How to cache all historical data in memory

I would want to fit all historical data into the cache

How big should the cache size be to fit 1 GB of physical segments?

if I set “druid.cache.sizeInBytes” big enough, there won’t be any reading requests to S3 because it all fits into cache?

if I disable “druid.historical.cache.useCache” then Broker query would trigger s3 request?

Hey Shilpa,

The druid.cache* configuration options refer to a query results cache, so this won’t influence whether segments are stored in memory or not.

When an historical starts up it loads segments from deep storage (s3 in your case) onto its disk and mmaps those files.

You can configure the maximum total size of segments assigned to an historical through the “druid.server.maxSize” parameter. If you set this below the amount of free memory on the machine, the segments will remain in memory. If the size of all segments assigned to an historical is greater than the amount of memory available queries will result in disk io as the kernel shifts pages between disk and memory.

Best regards,

Dylan

Thank you Dylan Wylie!!!

is the “druid.server.maxSize” set based on disk size or memory?

druid.server.maxSize refers to the amount of disk space you want to make available for segments on that historical.

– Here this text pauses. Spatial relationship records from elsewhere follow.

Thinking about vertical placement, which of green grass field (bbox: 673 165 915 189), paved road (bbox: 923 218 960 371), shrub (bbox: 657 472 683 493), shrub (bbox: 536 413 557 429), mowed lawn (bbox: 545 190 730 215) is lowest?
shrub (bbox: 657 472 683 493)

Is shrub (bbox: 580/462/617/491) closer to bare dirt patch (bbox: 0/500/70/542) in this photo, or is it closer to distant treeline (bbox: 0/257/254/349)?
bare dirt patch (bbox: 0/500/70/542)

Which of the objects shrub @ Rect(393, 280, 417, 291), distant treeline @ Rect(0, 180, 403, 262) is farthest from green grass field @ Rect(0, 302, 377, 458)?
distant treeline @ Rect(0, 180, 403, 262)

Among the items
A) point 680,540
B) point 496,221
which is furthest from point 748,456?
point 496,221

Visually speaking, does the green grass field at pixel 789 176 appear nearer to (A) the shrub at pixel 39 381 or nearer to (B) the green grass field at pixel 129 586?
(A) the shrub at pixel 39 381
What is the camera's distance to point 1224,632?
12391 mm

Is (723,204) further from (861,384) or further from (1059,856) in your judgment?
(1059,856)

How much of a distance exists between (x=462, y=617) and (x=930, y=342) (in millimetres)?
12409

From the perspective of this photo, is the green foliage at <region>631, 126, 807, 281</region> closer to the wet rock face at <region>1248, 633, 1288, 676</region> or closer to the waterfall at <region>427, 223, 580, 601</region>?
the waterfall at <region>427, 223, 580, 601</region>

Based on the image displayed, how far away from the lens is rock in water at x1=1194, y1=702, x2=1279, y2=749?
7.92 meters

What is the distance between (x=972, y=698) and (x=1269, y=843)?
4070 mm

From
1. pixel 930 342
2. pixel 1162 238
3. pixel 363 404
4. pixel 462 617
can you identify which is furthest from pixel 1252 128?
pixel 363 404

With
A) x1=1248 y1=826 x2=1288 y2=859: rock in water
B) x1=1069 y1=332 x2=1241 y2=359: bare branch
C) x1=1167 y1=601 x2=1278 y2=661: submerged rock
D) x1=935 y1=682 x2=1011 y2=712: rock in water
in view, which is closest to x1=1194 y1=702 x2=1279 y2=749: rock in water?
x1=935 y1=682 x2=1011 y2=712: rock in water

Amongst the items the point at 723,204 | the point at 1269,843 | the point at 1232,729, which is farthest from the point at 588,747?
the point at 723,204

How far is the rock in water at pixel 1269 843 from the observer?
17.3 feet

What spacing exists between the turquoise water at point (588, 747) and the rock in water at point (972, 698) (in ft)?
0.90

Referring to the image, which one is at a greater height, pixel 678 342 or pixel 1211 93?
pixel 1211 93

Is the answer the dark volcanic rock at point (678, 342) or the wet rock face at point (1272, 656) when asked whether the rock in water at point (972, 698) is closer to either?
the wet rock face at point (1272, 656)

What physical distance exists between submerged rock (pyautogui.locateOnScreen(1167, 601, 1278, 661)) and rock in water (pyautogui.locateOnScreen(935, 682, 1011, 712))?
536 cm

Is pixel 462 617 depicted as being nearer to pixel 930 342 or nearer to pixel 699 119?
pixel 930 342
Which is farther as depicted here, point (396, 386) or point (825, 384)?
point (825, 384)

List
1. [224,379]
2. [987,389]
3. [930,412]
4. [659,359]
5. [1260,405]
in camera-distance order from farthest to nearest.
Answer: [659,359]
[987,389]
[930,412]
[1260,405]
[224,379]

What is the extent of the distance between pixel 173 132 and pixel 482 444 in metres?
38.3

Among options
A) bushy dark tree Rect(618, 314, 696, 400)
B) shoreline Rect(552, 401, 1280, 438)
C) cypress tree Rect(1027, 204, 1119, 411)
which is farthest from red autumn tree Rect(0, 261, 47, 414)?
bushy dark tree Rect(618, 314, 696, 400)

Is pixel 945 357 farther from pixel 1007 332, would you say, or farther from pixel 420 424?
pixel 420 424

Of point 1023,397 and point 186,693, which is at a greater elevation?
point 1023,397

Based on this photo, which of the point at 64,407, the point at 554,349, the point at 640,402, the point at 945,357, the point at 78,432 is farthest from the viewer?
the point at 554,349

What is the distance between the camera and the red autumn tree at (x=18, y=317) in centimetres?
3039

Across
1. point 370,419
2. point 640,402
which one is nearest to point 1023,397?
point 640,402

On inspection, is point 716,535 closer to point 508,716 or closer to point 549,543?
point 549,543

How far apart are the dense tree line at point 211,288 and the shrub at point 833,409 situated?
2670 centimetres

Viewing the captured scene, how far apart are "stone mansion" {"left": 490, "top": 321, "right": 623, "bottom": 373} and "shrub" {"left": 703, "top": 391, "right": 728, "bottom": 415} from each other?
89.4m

One concept you mentioned that I think is worth adjusting - queries will never trigger a reading request from deep storage (S3). Queries can only serve data that has already been loaded from deep storage into the historical’s segment cache (which is influenced by druid.server.maxSize, as this is the value reported to the coordinator to be the maximum amount of segments that should be assigned to this historical). Hence, you should make sure that the total of druid.server.maxSize across all of your historical nodes is greater than the amount of segment data you wish to be available for queries.

Hope this helps!

David

What does control whether the segments load to memory or not? I am having trouble with our historical nodes not holding them in memory even though there is available memory and over 40 GB of segments to host.

Thanks in advance,

Josh